++++ TEXT BLOCK ++++
Let us implement N Grams with the CountVectorizer

In [65]:
n_gram_vectorizer = CountVectorizer(lowercase=True, stop_words='english', ngram_range=(1,2), binary=True, preprocessor=preprocess_text)

In [66]:
texts = [
    "This is a beautiful day",
    "I love her very much, but she doesn't love me back",
    "This is all about practice"
]

In [67]:
text_processed =n_gram_vectorizer.fit_transform(texts)

In [71]:
print(text_processed[0])

<Compressed Sparse Row sparse matrix of dtype 'int64'
	with 3 stored elements and shape (1, 6)>
  Coords	Values
  (0, 0)	1
  (0, 2)	1
  (0, 1)	1


In [73]:
for i in texts:
    print(preprocess_text(i))

beautiful day
love much love back
practice


In [72]:
n_gram_vectorizer.vocabulary_

{'beautiful': 0,
 'day': 2,
 'beautiful day': 1,
 'love': 3,
 'love love': 4,
 'practice': 5}

In [78]:
n_gram_vectorizer = CountVectorizer(lowercase=True, stop_words='english', ngram_range=(1, 3), binary=True,
                                    preprocessor=preprocess_text)
text_processed = n_gram_vectorizer.fit_transform(texts)


In [79]:
print(text_processed[0])

<Compressed Sparse Row sparse matrix of dtype 'int64'
	with 3 stored elements and shape (1, 6)>
  Coords	Values
  (0, 0)	1
  (0, 2)	1
  (0, 1)	1


In [80]:
for i in texts:
    print(preprocess_text(i))

beautiful day
love much love back
practice


In [81]:
n_gram_vectorizer.vocabulary_

{'beautiful': 0,
 'day': 2,
 'beautiful day': 1,
 'love': 3,
 'love love': 4,
 'practice': 5}
++++ SUPPLIED INFORMATION ++++
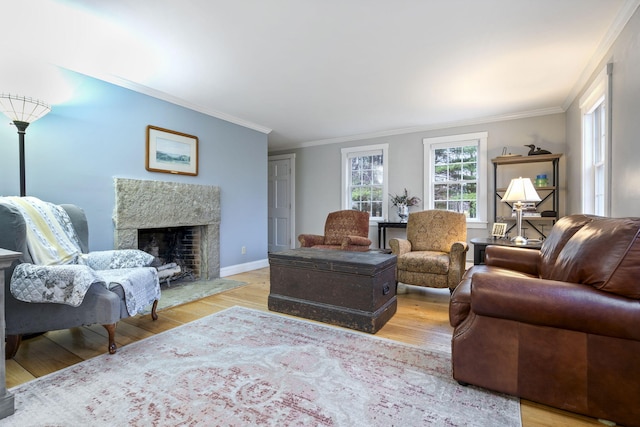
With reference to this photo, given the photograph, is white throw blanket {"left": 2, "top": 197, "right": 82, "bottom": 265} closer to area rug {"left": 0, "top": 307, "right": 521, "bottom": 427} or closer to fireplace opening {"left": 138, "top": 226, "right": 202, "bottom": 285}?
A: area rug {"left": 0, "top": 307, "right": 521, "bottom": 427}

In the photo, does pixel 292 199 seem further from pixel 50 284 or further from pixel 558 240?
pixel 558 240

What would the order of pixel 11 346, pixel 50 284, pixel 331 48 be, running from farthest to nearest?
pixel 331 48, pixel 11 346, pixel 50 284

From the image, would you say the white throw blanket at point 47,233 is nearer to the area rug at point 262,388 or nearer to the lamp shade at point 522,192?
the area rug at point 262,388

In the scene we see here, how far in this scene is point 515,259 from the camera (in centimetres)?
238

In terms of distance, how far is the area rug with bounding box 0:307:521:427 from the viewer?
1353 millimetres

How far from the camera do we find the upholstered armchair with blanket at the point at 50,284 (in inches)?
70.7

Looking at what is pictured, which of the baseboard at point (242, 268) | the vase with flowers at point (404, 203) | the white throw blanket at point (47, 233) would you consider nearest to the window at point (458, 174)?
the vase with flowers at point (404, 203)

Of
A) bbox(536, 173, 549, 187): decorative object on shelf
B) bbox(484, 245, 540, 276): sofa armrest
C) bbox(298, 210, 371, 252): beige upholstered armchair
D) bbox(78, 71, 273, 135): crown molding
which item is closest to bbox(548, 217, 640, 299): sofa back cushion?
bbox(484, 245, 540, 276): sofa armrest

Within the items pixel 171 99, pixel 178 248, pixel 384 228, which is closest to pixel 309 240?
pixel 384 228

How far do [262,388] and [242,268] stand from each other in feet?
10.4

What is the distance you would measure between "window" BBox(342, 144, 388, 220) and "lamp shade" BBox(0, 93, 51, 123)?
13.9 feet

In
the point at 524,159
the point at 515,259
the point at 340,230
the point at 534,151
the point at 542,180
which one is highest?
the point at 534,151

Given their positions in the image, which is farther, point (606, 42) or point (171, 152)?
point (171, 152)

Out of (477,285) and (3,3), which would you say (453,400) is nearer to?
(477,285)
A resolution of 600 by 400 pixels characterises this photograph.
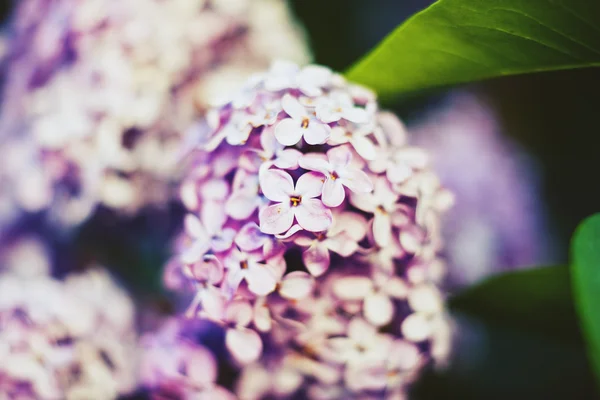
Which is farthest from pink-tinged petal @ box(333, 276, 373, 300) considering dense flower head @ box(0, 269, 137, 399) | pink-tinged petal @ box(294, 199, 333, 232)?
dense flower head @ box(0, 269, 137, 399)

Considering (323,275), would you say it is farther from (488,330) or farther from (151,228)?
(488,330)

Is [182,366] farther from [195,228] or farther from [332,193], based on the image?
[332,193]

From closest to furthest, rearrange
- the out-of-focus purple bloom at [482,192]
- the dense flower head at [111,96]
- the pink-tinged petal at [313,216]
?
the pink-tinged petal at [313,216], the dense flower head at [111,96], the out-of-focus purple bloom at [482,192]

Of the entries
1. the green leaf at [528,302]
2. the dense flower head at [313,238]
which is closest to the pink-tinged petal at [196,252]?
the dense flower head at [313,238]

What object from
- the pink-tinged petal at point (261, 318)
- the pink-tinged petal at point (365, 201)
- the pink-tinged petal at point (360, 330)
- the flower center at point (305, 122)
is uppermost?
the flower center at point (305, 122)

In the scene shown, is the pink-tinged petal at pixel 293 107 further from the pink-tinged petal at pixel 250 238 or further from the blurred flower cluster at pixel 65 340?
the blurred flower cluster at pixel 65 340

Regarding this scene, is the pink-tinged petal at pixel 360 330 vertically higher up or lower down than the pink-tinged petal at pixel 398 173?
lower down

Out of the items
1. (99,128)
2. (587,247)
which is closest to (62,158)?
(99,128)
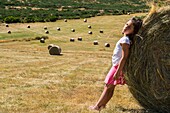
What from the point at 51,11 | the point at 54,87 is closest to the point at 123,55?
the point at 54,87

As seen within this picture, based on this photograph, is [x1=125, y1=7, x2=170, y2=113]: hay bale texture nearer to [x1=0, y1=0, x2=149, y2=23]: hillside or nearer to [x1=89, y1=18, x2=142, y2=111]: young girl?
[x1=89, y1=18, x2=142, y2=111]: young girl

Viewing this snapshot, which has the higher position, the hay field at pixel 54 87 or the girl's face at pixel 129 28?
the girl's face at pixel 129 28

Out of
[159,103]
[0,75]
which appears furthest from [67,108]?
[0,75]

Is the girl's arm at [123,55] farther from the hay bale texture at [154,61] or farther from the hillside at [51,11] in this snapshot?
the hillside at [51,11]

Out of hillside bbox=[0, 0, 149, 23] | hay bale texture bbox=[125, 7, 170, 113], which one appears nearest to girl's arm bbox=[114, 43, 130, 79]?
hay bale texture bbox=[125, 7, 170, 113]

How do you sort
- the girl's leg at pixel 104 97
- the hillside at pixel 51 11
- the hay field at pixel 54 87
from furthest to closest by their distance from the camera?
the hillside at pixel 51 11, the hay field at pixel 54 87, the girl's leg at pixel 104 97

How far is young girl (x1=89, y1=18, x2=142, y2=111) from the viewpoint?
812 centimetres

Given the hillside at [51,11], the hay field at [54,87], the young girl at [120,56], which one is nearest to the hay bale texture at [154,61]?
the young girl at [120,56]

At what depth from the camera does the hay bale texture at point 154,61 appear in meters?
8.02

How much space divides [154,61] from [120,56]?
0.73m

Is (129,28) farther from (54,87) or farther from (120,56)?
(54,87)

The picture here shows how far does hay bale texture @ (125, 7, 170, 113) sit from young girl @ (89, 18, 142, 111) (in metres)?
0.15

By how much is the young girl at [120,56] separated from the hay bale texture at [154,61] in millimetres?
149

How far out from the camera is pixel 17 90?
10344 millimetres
++++
TASKS TO COMPLETE
a – Echo the part of the N-gram text from "Let us implement" up to and including "text_processed =n_gram_vectorizer.fit_transform(texts)".
b – In the N-gram text, what ngram_range is set when the vectorizer is first created?

RESULTS BY TASK
a –
Let us implement N Grams with the CountVectorizer

In [65]:
n_gram_vectorizer = CountVectorizer(lowercase=True, stop_words='english', ngram_range=(1,2), binary=True, preprocessor=preprocess_text)

In [66]:
texts = [
    "This is a beautiful day",
    "I love her very much, but she doesn't love me back",
    "This is all about practice"
]

In [67]:
text_processed =n_gram_vectorizer.fit_transform(texts)

b – (1,2)